Un progetto certamente ambizioso quello della realizzazione di un museo all’aperto a Vibo Valentia che, questa mattina alle ore 10.00, nella sala giunta di Palazzo “Luigi Razza”sarà presentato alla stampa prima e poi, alle ore 11.00, agli enti ed alle associazioni economiche, professionali e culturali che per l’occasione saranno ospitate nell’aula consiliare. L’obiettivo perseguito è quello della valorizzazione del territorio, non solo per il suo patrimonio archeologico ma anche per quello architettonico: non a caso, con ogni probabilità, l’itinerario ipotizzato per la realizzazione del museo all’aperto partirà dal Municipio e terminerà al Castello, snodandosi in un percorso che includerà, oltre ai siti archeologici, anche monumenti e palazzi storici della città, con l’introduzione di elementi innovativi. Insomma, probabilmente si tratterà di una passeggiata culturale nel tessuto urbano della città che diventa protagonista assoluto di un trinomio, ovvero storia, tradizione ed innovazione.

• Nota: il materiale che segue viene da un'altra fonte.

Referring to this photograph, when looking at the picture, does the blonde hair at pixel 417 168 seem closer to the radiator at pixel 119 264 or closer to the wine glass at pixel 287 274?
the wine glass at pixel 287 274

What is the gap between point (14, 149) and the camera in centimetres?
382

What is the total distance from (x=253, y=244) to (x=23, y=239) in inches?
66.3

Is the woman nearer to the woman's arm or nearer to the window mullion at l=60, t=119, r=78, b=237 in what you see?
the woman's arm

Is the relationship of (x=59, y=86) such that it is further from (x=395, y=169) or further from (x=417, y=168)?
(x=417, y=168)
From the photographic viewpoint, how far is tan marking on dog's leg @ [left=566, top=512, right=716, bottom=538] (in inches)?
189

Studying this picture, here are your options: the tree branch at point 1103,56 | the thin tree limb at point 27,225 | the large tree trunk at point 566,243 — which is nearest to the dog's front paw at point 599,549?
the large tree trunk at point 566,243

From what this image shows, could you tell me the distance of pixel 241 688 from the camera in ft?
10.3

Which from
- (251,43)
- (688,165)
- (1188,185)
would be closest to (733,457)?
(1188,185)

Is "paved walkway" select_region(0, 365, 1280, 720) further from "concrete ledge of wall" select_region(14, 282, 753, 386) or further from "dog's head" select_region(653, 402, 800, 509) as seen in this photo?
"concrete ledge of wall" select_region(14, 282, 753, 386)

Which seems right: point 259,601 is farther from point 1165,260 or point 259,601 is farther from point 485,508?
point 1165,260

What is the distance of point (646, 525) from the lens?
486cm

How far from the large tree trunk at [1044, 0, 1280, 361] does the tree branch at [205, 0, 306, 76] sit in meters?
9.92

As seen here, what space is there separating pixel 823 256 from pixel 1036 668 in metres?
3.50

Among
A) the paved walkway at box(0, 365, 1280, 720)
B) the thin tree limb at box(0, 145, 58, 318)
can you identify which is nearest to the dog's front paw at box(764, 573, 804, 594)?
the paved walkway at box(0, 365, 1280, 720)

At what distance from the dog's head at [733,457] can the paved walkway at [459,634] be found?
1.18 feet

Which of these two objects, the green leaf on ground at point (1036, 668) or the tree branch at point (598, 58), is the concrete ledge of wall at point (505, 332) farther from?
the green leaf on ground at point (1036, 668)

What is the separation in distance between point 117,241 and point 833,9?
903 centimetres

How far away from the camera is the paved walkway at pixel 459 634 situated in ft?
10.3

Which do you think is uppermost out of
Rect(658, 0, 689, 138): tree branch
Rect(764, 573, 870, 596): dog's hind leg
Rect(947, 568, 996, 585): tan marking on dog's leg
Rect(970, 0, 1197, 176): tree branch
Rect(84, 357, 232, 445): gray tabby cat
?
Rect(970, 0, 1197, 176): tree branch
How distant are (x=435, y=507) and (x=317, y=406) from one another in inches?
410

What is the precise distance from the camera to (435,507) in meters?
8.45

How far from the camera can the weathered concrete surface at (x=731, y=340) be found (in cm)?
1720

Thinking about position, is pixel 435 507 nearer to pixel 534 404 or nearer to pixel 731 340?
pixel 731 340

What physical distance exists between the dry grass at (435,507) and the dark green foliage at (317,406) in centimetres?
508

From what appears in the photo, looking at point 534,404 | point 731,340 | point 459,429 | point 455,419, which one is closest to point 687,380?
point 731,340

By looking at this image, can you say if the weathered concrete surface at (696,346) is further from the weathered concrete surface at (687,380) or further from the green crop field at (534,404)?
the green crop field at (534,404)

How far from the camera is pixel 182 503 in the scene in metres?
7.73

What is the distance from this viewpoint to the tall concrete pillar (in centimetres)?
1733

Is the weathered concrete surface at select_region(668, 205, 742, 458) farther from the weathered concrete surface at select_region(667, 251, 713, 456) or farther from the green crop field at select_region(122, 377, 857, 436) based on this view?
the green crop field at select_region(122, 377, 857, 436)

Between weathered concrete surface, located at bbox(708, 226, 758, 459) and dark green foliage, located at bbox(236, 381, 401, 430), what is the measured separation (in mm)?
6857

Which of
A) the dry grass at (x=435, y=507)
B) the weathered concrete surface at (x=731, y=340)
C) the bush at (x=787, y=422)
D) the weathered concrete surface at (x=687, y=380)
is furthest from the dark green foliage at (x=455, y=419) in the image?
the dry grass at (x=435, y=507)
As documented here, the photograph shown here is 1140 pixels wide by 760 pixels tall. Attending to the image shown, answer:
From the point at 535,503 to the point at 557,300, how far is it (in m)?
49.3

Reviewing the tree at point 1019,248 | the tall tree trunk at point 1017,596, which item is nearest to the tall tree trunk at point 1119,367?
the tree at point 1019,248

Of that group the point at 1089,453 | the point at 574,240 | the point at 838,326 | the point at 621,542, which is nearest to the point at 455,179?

Qualora dovesse essere realizzato, il museo all’aperto richiederà un lavoro sinergico tra diversi professionisti e metterà al servizio della città varie competenze. Infatti, l’annunciato itinerario tra “stupore e bellezza” è promosso e sarà presentato oltre che dal primo cittadino Maria Limardo, anche dal presidente dell’ordine degli architetti Fabio Foti, in collaborazione con Camera di Commercio, Confindustria, Confederazione nazionale del lavoro, Ascom, Dipartimento architettura e territorio dell’università “Mediterranea” di Reggio Calabria.
Ma, a seguito di questo elenco, sorge spontaneo un interrogativo relativamente alla mancata menzione della Soprintendenza dei beni archeologici della Calabria che, pertanto, sembrerebbe non partecipare alla presentazione “ufficiale” del protocollo di collaborazione, nonostante sia necessario un suo parere, senza il quale sarà impossibile avviare la fase operativa per la realizzazione del museo all’aperto.
E soprattutto, fino a quando il progetto della valorizzazione del tessuto urbano mediante un apposito itinerario non passerà al vaglio della Soprintendenza, il tutto potrebbe rimanere solo un’idea. Bella, senza dubbio, ma pur sempre un’idea. In ogni caso, a quanto pare, sarebbe opportuno – qualora l’organo periferico non dovesse essere presente alla riunione di questa mattina a Palazzo “Luigi Razza” – rimandare applausi e complimenti ad un secondo momento.